Set in the rural northeast, the novel focuses primarily on the life and times of the narrator Xiaopao’s aunt, Gugu, from her birth in 1937 to her retirement in the early years of this century. In the brave new world of the early People’s Republic, Gugu possesses impeccable political credentials. The daughter of a Communist doctor killed in the latter stages of World War II, Gugu herself is held prisoner for several months by the Japanese Army. After the Communist “liberation” in 1949, she trains as a midwife in the new medical schools and becomes a star obstetrician in the area around her home village. In 1960, however, political catastrophe strikes: Her pilot fiancé defects to Communist China’s bitterest enemy, Taiwan, and Gugu becomes, by association, politically toxic. Like many others, she is beaten and humiliated during the Cultural Revolution. Yet this rough treatment doesn’t alienate her from the Party. Quite the contrary: She vows to prove her devotion by ruthlessly implementing the government’s policy against unauthorized births, which was introduced in the late 1970s after Mao’s death. Aided by her steadfast intern, Little Lion, Gugu imposes a reign of terror involving compulsory IUDs, vasectomies and late-term abortions. Eventually, after two women die at her hands (including the narrator’s wife), Gugu’s zeal for “family planning” fades. In retirement, she devotes herself to making thousands of dolls representing the fetuses she destroyed. Meanwhile, Xiaopao marries Little Lion, despite the role she played in the forced abortion that killed his first wife.
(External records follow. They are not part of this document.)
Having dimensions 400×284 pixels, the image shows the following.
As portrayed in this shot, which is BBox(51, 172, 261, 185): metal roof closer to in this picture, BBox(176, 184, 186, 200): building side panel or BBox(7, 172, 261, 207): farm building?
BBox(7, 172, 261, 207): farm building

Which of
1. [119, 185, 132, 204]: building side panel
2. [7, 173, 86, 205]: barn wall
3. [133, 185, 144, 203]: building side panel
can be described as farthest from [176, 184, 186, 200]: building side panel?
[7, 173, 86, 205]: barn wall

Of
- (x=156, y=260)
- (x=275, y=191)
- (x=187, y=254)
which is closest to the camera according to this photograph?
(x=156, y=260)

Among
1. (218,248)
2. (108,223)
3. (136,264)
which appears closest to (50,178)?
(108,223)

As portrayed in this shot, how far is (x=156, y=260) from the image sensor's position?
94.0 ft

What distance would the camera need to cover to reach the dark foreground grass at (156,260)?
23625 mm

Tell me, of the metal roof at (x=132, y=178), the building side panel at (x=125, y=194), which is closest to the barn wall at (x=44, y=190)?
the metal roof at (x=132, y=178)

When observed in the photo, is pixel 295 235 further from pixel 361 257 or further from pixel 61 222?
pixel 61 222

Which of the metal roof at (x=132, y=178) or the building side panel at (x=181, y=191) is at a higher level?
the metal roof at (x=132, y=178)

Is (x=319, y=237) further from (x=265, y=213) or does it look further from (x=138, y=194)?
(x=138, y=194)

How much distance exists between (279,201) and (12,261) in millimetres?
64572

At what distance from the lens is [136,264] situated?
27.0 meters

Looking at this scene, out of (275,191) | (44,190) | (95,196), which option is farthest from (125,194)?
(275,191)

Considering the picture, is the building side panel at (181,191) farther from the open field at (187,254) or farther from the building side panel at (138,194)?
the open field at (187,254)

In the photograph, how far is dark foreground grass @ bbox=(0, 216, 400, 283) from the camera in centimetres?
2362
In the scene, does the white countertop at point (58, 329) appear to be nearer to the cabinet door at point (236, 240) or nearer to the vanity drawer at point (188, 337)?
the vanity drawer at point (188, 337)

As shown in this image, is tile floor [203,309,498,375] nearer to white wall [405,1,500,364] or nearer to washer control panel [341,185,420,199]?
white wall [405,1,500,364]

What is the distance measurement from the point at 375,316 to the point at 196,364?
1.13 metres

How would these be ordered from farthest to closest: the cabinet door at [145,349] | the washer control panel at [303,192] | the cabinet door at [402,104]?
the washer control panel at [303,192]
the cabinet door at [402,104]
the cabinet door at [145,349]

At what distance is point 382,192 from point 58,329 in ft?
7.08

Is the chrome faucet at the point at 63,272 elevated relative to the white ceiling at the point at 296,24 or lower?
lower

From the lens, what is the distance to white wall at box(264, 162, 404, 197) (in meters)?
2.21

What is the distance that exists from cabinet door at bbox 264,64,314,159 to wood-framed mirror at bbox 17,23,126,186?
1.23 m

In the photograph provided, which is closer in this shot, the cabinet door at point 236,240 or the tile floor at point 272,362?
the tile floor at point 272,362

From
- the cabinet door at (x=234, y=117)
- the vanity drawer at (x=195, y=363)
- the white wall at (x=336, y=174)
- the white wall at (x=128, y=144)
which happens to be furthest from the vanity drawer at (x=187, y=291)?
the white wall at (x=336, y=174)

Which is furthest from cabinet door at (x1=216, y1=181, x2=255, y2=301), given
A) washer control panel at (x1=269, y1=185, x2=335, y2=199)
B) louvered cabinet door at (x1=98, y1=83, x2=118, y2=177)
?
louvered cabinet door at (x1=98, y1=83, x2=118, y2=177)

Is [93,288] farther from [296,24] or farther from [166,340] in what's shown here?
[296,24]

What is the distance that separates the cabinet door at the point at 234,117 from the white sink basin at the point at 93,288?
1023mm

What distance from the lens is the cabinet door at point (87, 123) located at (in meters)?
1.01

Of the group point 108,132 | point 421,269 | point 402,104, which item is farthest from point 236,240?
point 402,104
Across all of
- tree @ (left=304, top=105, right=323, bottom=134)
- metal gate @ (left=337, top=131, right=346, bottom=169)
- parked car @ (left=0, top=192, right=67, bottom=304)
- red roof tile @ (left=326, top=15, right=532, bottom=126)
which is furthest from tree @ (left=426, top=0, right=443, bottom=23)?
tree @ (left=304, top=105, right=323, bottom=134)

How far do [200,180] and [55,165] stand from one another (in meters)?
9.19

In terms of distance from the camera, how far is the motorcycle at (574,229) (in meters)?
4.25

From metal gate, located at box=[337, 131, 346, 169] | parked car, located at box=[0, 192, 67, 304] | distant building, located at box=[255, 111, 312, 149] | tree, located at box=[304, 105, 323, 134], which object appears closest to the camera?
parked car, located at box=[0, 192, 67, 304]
Those anticipating an analysis of Gugu’s innermost psychology will be disappointed. Throughout the book, Mo Yan’s narrative attention darts here and there: Picaresque street fights sprawl across a dozen pages; a delusional villager hallucinates confusingly, convinced he is Don Quixote. Toward the end, Gugu drifts out of view as the narrative closes in on Little Lion’s unsuccessful attempts to have a child of her own. In a fantastical twist that’s all too believable in the commercial landscape of post-Mao China, a nearby bullfrog farm turns out to be a front for a human surrogacy business. Chen Mei (a young woman whose mother died during childbirth thanks to Gugu’s persecutions and who has herself been grotesquely disfigured by a fire in the factory where she was working to pay the government fine levied at her birth) serves as a surrogate mother for Xiaopao and Little Lion’s child. Yet Mo Yan does characterize Gugu sufficiently for the reader to deduce a skeleton psychology: the swaggering uncouthness produced by a Communist education, the desperation to prove herself a good Party member, the dazed guilt this generates in her later years.